The exercise regime is going well. I never thought I’d be an exercise-type person. I mean, the thought of jumping around and getting sweaty just didn’t appeal, and I honestly didn’t understand the fitness bug until I embarked on my mission to lose weight for good this year. Yep, I’ve tried it numerous times before, got to a reasonable size, then slipped back into my old ways, regaining the pounds I’d lost. Something clicked in my mind this past Christmas. My old habits had to change, and I accepted that to lose weight and keep it off, I’d have to exercise as well as adopting a healthy eating attitude.
Diet aside (that’s a whole other topic), I started aerobics at home—much more comfortable with that. After all, no one is here to see me heaving about in the living room, or there to laugh when I cock up a move and fuck up the dance routine. No, I’m all by myself, and I can mutter, “Silly cow!” and continue on as though nothing ever happened.

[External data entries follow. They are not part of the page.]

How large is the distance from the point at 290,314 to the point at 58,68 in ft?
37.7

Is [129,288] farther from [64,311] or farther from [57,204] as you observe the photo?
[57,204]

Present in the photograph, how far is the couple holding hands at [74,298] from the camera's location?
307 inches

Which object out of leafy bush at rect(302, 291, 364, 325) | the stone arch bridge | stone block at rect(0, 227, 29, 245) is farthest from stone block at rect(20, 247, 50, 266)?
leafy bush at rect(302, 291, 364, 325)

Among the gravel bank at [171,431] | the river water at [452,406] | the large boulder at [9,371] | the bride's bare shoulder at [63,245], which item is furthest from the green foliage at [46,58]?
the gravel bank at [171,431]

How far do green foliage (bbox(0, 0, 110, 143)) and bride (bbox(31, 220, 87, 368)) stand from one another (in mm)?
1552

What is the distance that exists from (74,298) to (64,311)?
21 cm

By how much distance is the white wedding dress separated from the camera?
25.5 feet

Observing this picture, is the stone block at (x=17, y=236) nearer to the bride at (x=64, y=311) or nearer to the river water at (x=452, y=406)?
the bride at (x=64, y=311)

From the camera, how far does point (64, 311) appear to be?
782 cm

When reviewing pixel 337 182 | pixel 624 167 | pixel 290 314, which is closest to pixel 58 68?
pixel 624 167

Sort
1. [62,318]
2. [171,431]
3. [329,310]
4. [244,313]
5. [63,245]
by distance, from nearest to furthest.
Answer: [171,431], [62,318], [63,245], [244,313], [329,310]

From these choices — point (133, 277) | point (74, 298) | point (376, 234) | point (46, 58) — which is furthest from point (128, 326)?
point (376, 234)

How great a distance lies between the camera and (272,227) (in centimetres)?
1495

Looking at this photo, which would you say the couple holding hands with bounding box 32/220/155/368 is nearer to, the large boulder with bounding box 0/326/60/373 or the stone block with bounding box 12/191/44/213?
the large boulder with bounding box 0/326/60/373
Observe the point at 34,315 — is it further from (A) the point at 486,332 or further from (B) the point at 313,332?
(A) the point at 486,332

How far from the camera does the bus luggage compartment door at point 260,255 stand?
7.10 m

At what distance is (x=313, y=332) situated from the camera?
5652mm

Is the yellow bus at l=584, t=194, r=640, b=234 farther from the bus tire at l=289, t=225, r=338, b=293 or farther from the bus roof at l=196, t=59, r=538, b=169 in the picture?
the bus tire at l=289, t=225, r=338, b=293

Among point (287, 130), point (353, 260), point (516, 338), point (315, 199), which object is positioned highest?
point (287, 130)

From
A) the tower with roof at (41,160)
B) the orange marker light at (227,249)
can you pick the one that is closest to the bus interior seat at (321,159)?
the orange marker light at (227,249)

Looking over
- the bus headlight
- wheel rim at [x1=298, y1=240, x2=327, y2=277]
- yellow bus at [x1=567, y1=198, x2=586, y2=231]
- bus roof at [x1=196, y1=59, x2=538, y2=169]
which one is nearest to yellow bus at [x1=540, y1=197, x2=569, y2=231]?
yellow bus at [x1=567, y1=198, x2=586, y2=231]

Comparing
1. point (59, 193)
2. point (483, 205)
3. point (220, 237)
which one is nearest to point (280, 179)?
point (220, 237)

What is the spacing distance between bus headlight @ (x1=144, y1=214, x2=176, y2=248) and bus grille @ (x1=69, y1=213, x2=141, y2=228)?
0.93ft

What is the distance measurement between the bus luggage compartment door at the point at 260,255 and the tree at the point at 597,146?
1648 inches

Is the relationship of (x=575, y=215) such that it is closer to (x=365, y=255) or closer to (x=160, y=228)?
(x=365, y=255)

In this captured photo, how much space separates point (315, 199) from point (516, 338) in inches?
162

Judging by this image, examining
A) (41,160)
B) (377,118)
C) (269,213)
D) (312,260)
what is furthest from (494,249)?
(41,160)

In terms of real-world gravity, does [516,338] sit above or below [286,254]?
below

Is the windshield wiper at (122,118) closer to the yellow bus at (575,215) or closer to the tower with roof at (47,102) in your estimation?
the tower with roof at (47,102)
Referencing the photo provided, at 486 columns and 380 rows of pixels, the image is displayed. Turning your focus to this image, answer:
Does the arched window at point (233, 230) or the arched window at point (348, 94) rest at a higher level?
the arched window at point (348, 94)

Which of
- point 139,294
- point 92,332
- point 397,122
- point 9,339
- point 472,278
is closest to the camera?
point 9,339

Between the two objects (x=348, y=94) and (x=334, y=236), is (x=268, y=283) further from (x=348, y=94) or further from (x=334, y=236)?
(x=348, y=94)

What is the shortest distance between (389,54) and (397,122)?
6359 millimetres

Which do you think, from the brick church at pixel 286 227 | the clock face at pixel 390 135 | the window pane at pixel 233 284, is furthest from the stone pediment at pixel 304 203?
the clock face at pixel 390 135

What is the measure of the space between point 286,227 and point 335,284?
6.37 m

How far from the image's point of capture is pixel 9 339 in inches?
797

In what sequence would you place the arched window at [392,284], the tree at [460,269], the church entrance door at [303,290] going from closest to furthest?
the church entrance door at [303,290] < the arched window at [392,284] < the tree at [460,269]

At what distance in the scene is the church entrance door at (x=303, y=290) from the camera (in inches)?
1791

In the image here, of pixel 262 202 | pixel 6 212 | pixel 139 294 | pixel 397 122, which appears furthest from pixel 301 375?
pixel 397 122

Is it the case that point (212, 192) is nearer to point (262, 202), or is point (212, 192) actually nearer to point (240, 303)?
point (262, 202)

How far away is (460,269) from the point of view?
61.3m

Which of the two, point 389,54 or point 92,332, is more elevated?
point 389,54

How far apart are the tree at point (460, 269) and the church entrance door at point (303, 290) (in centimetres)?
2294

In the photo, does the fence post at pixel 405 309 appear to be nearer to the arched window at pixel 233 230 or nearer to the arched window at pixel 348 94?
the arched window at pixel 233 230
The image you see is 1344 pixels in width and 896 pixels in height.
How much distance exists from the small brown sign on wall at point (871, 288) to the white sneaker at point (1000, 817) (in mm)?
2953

Then came the swimming idea. I had to lose enough weight to be able to go—no way would I go before I was comfortable in a swimsuit. So I got comfortable with my size, and we started swimming last week, primarily to teach Smallest to swim and secondly to lose weight/tone the bod/get fit. Hubby has an amusing post on yesterday’s swim trip HERE, and he’s voiced all the things that went through my mind at last week’s session. But I must say, I’d forgotten how much I enjoyed swimming. Don’t get me wrong, I hate people splashing and getting my face and hair wet (God, what a boring cow I sound. “Don’t splash me! Don’t get me wet!” I’m a pool. How can I not get wet, for eff’s sake!), but the actual act of swimming is cool. I managed 34 lengths compared to last week’s 18, and felt better for doing it after having 5 days off from doing aerobics, which was naughty indeed, but I told myself my body needed the respite. That was my excuse anyway…
Already I’m looking forward to next week, and I have my exercise days all planned out for this week. Hopefully my body will be more toned by the summer. I’ve hated previous summers, where I’ve felt uncomfortable shedding the layers and exposing my less-than-voluptuous body for the eyes of those slimmer than me to take the piss out of, but this year I’ll feel a lot better about myself. I know we shouldn’t care what other people think, and for the most part these days, I don’t, but I do care about what I think, hence me doing something about the vessel that carries me around. Whether it’s because I’m getting older and I’ve realised that if I don’t care about my body it won’t serve me too well when I’m even older, I don’t know, but whatever it is, I’m going to keep going.
One day I’ll walk on a beach in a bikini. One day.